Running on SDSC's DATASTAR Machine

DataStar has 272 (8-way) P655+ and 7 (32-way) P690 compute nodes. The 1.5 GHz 8-way nodes (176 in number) have 16 GB, the 1.7 GHz 8-way nodes (96 in number) have 32 GB, while the 32-way nodes have 128 GB of memory. There is also one 32-way node with 256 GB of memory for applications requiring unusually large memory space. DataStar has a nominal theoretical peak performance of 15.6 TFlops.

For the latest news on allocations, queues, resources etc please see the Datastar Documentation.

If you have any specific questions relating to running AMBER at SDSC please contact consulting@sdsc.edu. General questions concerning AMBER should be directed to the AMBER mailing list (amber@scripps.edu).

Amber 9 Installation / Available Codes
The recommended version of AMBER to run on Datastar is AMBER 9.

AMBER 9 is installed in /usr/local/apps/amber9

In here you will find an exe directory containing the executables and a dat directory containing the force field files. The main files that you will need to use on Datastar are as follows:
 

Executable (aliases) Description
pmemd.MPI (pmemd) Recommended executable for running Molecular Dynamics simulations in parallel on the Datastar architecture. Supports Particle Mesh Ewald (PME) and Generalized Born (GB) simulations.
pmemd.1cpu Serial version of pmemd.MPI executable, use for single cpu runs.
sander.MPI (sander) Dynamics engine similar to PMEMD but supports many more options. If you plan to run a simulation type that is not supported by pmemd then you should use this executable (e.g. QM/MM). Note: Parallel scaling will not be as efficient as pmemd. Test the performance for your chosen simulation before submitting long jobs.
sander.1cpu Serial version of sander.MPI executable, use for single cpu runs.
sander.PIMD.MPI (sander.PIMD) Supports Path Integral MD simulations and Nudged Elastic Band Simulations. Parallel version.
sander.PIMD.1cpu Serial version of sander.PIMD.MPI executable, use for single cpu runs.
sander.LES.MPI (sander.LES) Supports Locally Enhanced Sampling (LES) MD. Parallel version.
sander.LES.1cpu Serial version of sander.LES.MPI executable, use for single cpu runs.

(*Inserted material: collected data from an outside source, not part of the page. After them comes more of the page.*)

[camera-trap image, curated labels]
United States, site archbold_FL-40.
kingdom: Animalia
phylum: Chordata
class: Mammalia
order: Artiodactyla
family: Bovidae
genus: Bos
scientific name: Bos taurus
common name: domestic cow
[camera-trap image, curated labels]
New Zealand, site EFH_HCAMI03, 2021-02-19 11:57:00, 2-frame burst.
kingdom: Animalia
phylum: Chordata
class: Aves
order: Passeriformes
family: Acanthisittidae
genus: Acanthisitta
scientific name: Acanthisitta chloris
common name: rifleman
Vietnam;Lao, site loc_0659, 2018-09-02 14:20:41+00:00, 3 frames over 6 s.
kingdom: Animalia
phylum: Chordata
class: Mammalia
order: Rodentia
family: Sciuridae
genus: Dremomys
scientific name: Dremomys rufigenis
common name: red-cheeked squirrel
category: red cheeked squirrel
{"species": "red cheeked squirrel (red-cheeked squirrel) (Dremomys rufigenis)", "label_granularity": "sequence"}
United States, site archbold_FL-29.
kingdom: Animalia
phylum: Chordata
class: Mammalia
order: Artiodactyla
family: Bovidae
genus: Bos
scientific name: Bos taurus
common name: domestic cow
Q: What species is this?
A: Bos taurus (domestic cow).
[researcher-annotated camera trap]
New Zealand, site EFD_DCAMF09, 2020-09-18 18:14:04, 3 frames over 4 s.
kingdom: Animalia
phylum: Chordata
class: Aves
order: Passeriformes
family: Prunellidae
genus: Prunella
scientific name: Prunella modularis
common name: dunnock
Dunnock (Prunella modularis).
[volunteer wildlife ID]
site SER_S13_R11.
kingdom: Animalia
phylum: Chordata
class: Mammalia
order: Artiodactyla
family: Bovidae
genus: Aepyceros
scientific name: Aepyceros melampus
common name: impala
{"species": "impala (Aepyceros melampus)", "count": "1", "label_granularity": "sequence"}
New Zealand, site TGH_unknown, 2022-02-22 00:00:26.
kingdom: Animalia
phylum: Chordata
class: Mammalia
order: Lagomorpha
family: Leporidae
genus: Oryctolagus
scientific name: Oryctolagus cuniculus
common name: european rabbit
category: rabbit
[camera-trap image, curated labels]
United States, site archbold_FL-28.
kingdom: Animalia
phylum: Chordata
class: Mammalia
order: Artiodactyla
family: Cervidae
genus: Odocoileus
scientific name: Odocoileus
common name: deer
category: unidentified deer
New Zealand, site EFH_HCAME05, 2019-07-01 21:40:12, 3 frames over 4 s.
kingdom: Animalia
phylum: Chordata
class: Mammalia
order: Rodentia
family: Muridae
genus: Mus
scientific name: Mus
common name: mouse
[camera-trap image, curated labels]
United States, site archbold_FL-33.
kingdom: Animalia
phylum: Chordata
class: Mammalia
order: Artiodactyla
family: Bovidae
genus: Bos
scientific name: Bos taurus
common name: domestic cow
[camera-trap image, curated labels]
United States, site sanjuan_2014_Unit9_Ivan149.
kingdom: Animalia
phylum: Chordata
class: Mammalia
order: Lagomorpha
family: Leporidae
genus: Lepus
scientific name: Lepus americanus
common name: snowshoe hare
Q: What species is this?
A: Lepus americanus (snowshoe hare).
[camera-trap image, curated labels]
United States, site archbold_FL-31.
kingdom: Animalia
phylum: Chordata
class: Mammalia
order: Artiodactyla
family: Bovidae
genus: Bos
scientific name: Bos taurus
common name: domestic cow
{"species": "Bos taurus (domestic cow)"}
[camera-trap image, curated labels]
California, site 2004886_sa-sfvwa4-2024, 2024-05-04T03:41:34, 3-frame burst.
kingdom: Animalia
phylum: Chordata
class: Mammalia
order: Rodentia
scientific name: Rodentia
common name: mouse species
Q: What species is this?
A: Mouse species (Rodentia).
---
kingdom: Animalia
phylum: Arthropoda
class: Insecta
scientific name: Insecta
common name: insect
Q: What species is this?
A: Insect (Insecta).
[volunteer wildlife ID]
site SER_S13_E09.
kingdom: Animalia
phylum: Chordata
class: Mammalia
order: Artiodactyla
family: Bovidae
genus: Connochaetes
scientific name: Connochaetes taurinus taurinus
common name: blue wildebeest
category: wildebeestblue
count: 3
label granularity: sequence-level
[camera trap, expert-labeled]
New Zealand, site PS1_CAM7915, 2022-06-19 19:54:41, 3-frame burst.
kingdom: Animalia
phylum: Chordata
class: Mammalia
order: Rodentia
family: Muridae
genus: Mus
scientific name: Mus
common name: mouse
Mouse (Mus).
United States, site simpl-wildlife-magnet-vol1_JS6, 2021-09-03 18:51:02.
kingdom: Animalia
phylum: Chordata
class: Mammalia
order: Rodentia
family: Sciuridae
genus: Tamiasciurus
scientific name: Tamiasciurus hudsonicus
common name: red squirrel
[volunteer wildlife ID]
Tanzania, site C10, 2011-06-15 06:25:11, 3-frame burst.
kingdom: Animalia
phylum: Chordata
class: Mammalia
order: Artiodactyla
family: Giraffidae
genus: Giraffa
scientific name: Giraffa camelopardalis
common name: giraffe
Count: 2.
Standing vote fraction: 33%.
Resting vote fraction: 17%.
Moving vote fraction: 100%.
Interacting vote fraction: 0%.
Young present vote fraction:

Other executables are present (e.g. nmode for normal mode analysis) but do not support parallel execution.

Amber 9 Performance and Scaling
The best performance and scaling will typically be obtained by using the PMEMD executable. Hence if your simulation falls under the remit of what PMEMD supports then you should use this. The scaling behaviour will very much depend on the type and size of your job. Implicit solvent GB simulations typically scale better than explicit solvent PME simulations but often have many less residues which limits the maximum number of cpus (for GB you need 1.01x more residues than processors). For PME simulations you require 4.0 x more residues than processors. For both GB and PME simulations you will generally find that the scaling improves as you go to more and more atoms. This is a function of the underlying theory.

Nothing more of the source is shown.